**Text provided**.
There are a lot of similarities between King Woman and Miserable. This isn’t surprising considering the nature of the projects. Both have very drawn out, ethereal vocals. Both deal heavily in effects and non-traditional music. But, and this is very important, the overall way those pieces fit is very different. Miserable took a more traditional shoegaze sound and beefed it up by including some very dense, heavy music. King Woman deals more in ethereal psychedelia, with some post-punk and psych-folk added for flavor.
There are two songs on the new single. One is an original, one is a cover. The A-side, Dove, spans 15 minutes. It adds a new dimension to what King Woman does. It is a drawn out, slow-burn of a song. It feels more similar to her work as Miserable than it does her earlier King Woman songs. It is expansive and atmospheric. It never gets as dense as Miserable did, but it maintains some of the power. It’s a hauntingly beautiful song.
The B-side is a cover of Rema-Rema’s “Fond Affections.” The King Woman version that appears here is closer to the cover This Mortal Coil did than it is to the original (kind of). It’s a hell of a cover though. While remaining pretty true to the post-punk origins of it, this particular cover is has more a drone influence. It’s moody and engaging in all the best ways.

**Data records**.
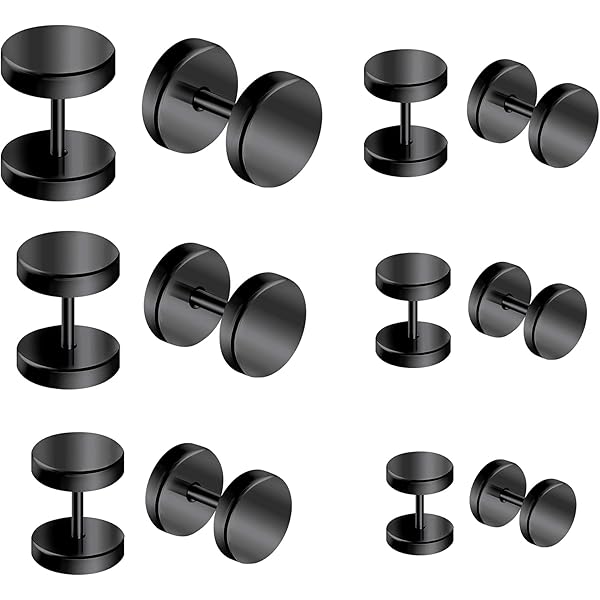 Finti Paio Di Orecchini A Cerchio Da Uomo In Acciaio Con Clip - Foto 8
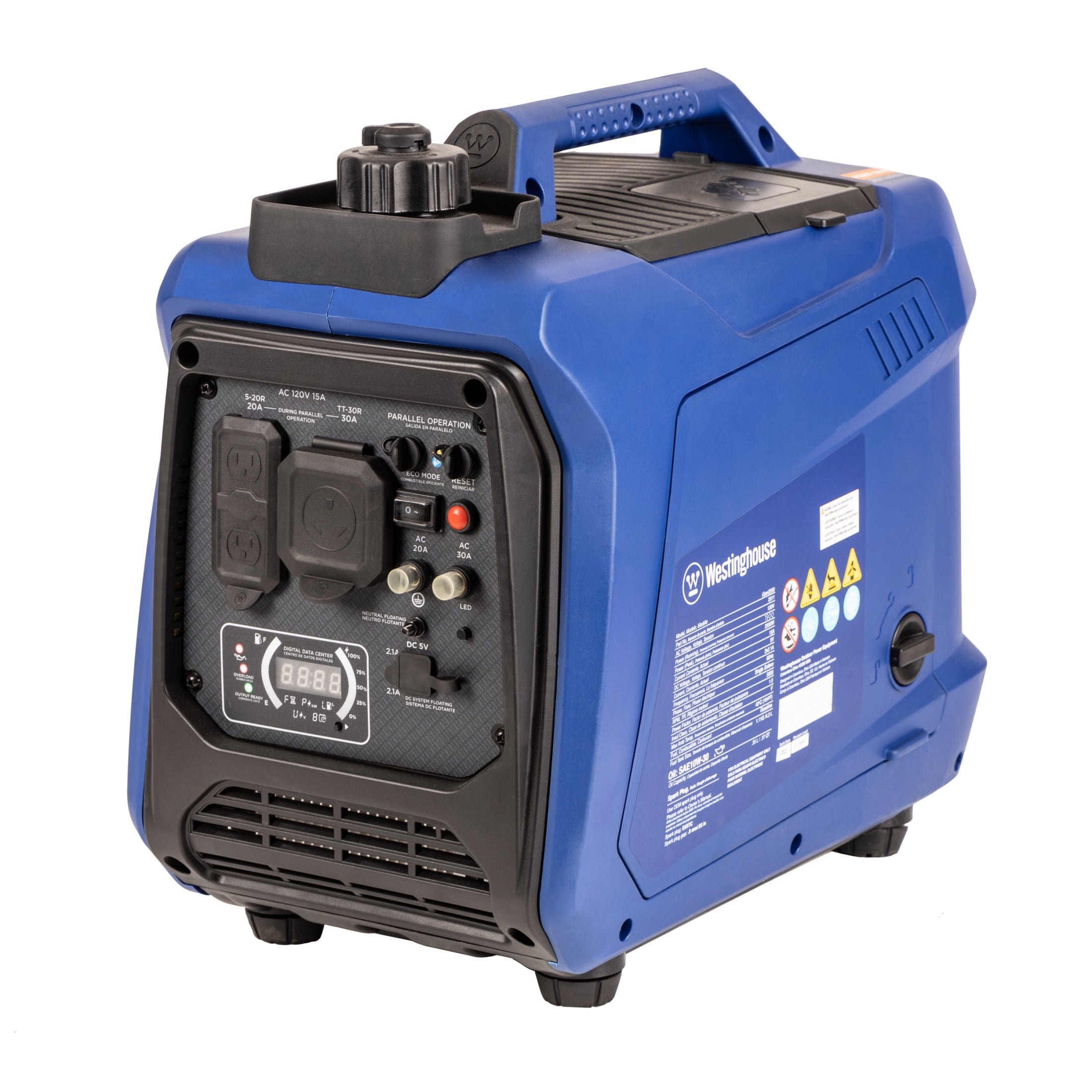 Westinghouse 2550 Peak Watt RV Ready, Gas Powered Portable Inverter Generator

==

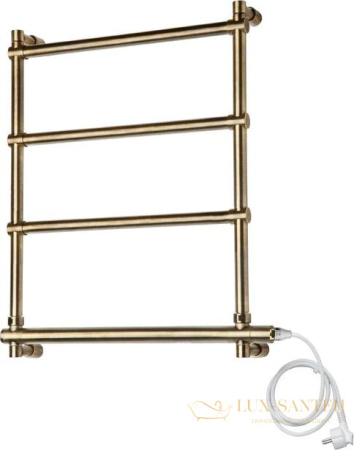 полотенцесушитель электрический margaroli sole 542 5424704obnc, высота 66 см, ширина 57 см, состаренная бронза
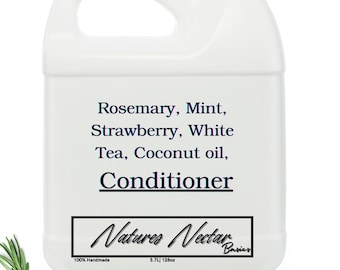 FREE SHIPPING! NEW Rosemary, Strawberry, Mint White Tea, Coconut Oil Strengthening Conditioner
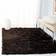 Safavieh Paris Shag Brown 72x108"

---

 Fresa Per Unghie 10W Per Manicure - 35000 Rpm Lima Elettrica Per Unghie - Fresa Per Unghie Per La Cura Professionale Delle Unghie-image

**Task objective**. Repeat word for word the stretch of the King Woman review that opens with the words containing "There are a" and closes with "added for flavor.".

**Solution to this task**.
There are a lot of similarities between King Woman and Miserable. This isn’t surprising considering the nature of the projects. Both have very drawn out, ethereal vocals. Both deal heavily in effects and non-traditional music. But, and this is very important, the overall way those pieces fit is very different. Miserable took a more traditional shoegaze sound and beefed it up by including some very dense, heavy music. King Woman deals more in ethereal psychedelia, with some post-punk and psych-folk added for flavor.